Página 1 de 33
Oscar Wilde
EL RETRATO DE MISTER W. H.
I
Había estado yo cenando con Erskine en su pequeña y bonita casa de Birdcage Walk, y estábamos sentados en la biblioteca saboreando nuestro café y nuestros cigarrillos, cuando salió a relucir casualmente en la conversación la cuestión de las falsificaciones literarias.

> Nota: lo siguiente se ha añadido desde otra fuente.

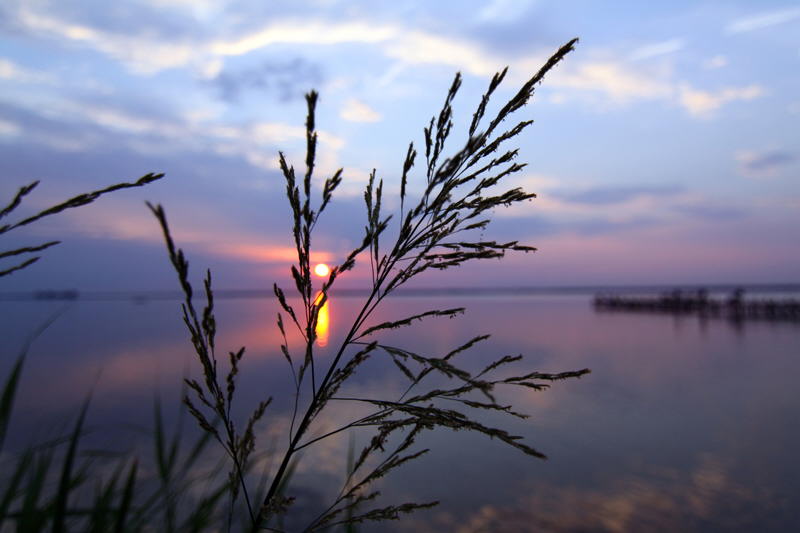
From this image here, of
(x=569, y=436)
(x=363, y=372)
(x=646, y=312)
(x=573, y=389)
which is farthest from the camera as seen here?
(x=646, y=312)

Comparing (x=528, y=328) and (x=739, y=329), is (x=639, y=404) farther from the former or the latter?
(x=739, y=329)

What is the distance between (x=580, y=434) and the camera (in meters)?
12.5

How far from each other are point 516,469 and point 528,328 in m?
29.6

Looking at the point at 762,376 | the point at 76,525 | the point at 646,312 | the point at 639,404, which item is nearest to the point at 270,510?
the point at 76,525

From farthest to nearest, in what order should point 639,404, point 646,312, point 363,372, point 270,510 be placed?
point 646,312 < point 363,372 < point 639,404 < point 270,510

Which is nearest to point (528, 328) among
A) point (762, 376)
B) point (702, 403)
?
point (762, 376)

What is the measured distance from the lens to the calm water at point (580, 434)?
28.1 ft

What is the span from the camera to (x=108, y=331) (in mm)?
36844

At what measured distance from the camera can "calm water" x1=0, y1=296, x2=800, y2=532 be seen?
28.1 feet

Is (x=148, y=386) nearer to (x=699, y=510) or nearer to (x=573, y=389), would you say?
(x=573, y=389)

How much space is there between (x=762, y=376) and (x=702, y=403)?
6377mm

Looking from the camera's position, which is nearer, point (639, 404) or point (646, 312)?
point (639, 404)

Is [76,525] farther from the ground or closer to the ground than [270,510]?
closer to the ground

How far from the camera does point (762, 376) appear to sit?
778 inches
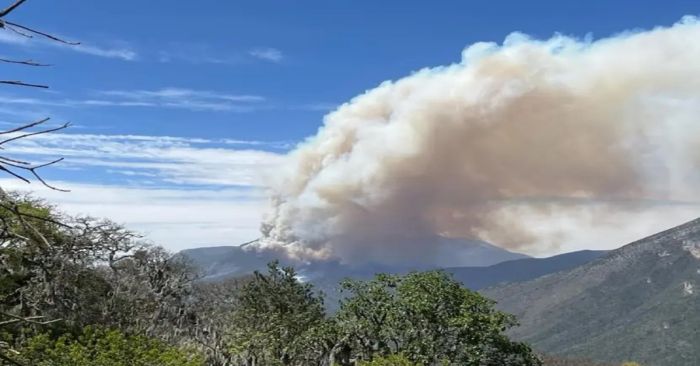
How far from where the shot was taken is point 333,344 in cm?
4712

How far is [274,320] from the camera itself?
170 ft

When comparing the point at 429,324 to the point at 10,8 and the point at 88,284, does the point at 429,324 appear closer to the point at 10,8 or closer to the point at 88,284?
the point at 88,284

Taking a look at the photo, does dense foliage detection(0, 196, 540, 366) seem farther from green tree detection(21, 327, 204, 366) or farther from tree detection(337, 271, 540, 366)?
green tree detection(21, 327, 204, 366)

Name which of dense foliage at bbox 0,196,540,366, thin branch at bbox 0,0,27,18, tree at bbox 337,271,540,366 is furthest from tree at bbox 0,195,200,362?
thin branch at bbox 0,0,27,18

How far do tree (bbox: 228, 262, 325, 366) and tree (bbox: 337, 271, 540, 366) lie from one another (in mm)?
3446

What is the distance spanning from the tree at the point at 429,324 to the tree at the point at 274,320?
3446 millimetres

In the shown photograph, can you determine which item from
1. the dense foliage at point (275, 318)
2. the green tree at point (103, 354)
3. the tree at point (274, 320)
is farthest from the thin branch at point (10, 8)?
the tree at point (274, 320)

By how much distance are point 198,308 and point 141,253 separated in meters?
6.99

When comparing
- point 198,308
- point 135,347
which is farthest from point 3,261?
point 198,308

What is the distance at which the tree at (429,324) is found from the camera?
44531mm

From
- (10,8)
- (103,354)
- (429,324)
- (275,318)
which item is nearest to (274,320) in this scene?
(275,318)

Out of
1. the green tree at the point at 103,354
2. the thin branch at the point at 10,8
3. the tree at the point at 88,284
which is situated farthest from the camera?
the tree at the point at 88,284

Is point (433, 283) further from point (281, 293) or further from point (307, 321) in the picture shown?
point (281, 293)

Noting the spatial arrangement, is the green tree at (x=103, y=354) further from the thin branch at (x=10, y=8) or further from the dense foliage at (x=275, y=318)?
the thin branch at (x=10, y=8)
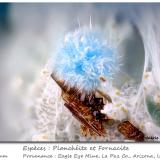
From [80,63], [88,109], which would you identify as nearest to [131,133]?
[88,109]

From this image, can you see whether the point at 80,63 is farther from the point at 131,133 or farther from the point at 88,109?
the point at 131,133

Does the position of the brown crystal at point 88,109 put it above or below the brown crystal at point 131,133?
above

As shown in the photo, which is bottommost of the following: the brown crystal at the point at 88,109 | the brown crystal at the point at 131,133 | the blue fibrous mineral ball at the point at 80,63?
the brown crystal at the point at 131,133

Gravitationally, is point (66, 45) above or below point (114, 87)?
above

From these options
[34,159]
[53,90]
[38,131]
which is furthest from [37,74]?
[34,159]

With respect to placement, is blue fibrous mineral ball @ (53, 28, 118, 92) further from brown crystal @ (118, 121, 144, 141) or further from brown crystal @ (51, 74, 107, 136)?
brown crystal @ (118, 121, 144, 141)

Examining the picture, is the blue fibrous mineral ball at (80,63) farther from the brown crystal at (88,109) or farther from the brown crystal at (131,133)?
the brown crystal at (131,133)

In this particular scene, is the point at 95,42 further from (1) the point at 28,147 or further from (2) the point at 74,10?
(1) the point at 28,147

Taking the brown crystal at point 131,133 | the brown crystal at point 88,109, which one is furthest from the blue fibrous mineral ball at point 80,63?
the brown crystal at point 131,133

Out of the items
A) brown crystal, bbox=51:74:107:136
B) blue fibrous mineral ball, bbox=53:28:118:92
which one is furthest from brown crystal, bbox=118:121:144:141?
blue fibrous mineral ball, bbox=53:28:118:92
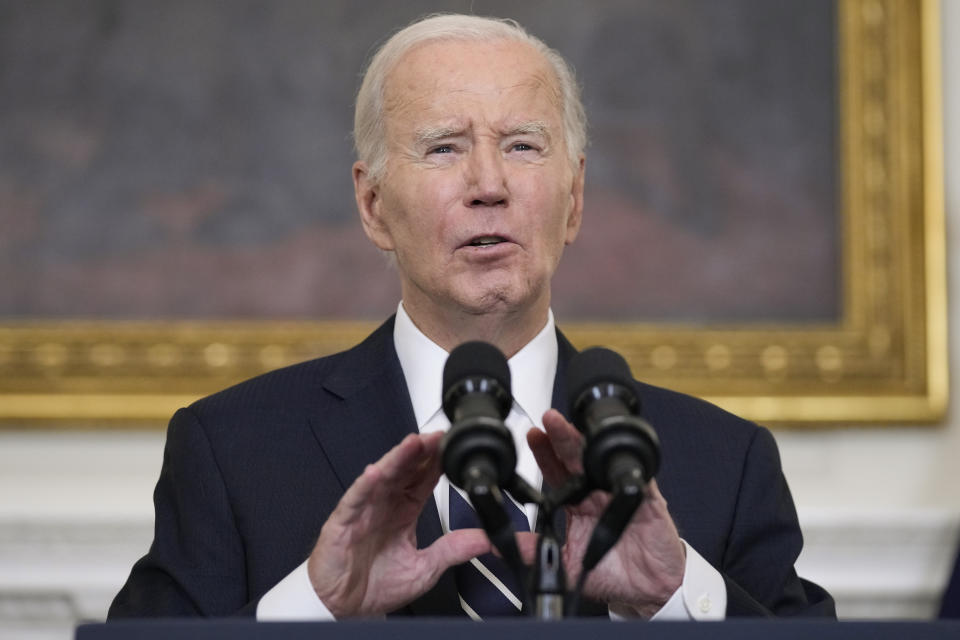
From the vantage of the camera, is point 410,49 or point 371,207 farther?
point 371,207

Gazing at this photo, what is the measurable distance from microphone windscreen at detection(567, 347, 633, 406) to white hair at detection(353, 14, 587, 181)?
1071mm

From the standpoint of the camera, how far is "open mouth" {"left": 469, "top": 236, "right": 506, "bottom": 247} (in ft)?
7.56

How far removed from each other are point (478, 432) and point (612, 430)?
143 mm

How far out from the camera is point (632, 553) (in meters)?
1.87

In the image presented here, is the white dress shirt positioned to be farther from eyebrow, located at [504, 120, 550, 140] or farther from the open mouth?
eyebrow, located at [504, 120, 550, 140]

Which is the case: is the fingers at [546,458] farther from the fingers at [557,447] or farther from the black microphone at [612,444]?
the black microphone at [612,444]

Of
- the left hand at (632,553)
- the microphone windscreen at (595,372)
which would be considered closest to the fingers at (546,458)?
the left hand at (632,553)

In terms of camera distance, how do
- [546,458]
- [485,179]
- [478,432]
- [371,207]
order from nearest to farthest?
[478,432] < [546,458] < [485,179] < [371,207]

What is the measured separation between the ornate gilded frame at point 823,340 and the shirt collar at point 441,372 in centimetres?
129

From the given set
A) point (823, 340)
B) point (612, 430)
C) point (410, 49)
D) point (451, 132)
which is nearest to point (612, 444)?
point (612, 430)

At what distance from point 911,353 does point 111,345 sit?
233 cm

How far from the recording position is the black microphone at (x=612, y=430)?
136 centimetres

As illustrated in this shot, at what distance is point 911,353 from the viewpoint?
12.3 ft

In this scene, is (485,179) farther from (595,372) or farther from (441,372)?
(595,372)
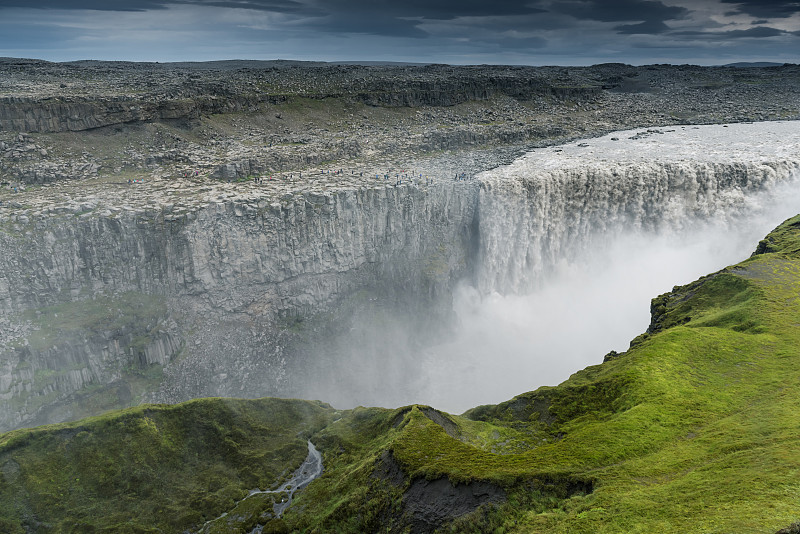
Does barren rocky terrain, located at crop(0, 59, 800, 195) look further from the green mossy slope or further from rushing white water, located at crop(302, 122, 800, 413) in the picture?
the green mossy slope

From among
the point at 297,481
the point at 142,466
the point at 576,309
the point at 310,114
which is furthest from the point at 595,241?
the point at 142,466

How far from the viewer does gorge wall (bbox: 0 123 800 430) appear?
49750 mm

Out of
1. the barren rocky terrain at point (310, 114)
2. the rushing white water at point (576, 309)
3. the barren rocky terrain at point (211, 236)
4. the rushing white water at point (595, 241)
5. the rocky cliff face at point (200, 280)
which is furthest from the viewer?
the barren rocky terrain at point (310, 114)

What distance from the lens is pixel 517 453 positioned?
27344 mm

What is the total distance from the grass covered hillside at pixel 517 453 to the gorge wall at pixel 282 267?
17619 millimetres

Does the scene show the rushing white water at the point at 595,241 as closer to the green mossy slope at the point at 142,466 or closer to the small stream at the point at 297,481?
the small stream at the point at 297,481

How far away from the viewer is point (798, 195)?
210 feet

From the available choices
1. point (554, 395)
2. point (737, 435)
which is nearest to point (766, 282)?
point (554, 395)

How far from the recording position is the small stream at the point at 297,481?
3016cm

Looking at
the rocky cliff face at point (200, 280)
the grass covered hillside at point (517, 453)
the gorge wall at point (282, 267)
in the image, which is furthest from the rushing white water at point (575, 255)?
the grass covered hillside at point (517, 453)

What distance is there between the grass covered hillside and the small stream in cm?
44

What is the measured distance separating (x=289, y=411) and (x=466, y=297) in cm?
3409

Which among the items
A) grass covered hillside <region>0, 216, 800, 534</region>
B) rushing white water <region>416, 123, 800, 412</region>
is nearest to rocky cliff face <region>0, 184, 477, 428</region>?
rushing white water <region>416, 123, 800, 412</region>

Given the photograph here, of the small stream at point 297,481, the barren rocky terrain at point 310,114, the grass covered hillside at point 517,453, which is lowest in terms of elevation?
the small stream at point 297,481
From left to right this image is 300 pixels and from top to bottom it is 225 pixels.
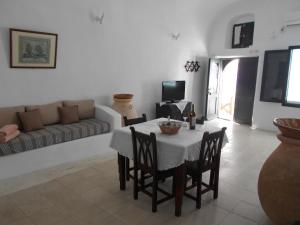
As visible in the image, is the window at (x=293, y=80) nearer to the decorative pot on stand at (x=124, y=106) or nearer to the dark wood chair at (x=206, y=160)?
the decorative pot on stand at (x=124, y=106)

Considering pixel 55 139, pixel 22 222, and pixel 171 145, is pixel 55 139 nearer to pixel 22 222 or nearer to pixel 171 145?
pixel 22 222

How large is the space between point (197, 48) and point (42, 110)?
483 cm

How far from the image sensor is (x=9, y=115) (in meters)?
3.57

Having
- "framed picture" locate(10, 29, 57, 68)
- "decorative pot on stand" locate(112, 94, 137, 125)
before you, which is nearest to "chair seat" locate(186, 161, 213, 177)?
"decorative pot on stand" locate(112, 94, 137, 125)

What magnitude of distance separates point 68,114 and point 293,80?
5.12 meters

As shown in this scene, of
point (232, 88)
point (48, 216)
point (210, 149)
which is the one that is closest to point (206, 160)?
point (210, 149)

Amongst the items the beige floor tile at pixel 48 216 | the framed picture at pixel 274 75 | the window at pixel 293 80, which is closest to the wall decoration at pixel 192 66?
the framed picture at pixel 274 75

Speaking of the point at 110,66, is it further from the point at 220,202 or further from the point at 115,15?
the point at 220,202

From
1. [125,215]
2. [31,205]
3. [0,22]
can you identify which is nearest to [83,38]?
[0,22]

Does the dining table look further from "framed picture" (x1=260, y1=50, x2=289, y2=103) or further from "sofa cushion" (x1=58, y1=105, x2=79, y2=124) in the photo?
"framed picture" (x1=260, y1=50, x2=289, y2=103)

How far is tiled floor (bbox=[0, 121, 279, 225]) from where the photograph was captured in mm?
2432

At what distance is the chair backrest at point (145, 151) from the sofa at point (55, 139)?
1531mm

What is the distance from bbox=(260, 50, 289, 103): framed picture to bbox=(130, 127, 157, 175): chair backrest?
15.6 feet

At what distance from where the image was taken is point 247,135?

No recuerdo ahora cómo fuimos a dar con ese tema tan curioso, cómo surgió en aquel entonces, pero sé que tuvimos una larga discusión sobre MacPherson, Ireland y Chatterton1, y que respecto al último yo insistía en que las supuestas falsificaciones eran meramente el resultado de un deseo artístico de una representación perfecta; que no teníamos ningún derecho a querellarnos con ningún artista por las condiciones bajo las cuales elige presentar su obra y que siendo el arte hasta cierto punto un modo de actuación, un intento de poder realizar la propia personalidad en un plano imaginario, fuera del alcance de los accidentes y limitaciones de la vida real con todas sus trabas, censurar a un artista por una falsificación era confundir un problema ético con uno estético.
1. James MacPherson (1736-1796) se dijo traductor de los poemas de Ossian; Samuel Ireland (1777-1835) falsificó autógrafos y obras perdidas de Shakespeare, y Thomas Chatterton (1752-1770) compuso poemas que atribuyó a Thomas Rowley, un supuesto monje del siglo xv.
Erskine, que era mucho mayor que yo, y había estado escuchándome con la deferencia divertida de un hombre de cuarenta años, me puso de pronto la mano en el hombro y me dijo:
-¿Qué dirías de un joven que tuviera una teoría extraña sobre cierta obra de arte, que creyera en su teoría y cometiera una falsificación a fin de demostrarla?
-¡Ah!, eso es un asunto completamente diferente -contesté.
Erskine permaneció en silencio unos instantes, mirando las tenues volutas grises de humo que ascendían de su cigarrillo.
-Sí -dijo, después de una pausa-, completamente diferente.
Había algo en su tono de voz, un ligero toque de amargura quizá, que excitó mi curiosidad.
-¿Has conocido alguna vez a alguien que hubiera hecho eso? -le pregunté.
-Sí -respondió, arrojando su cigarrillo al fuego-, un gran amigo mío, Cyril Graham.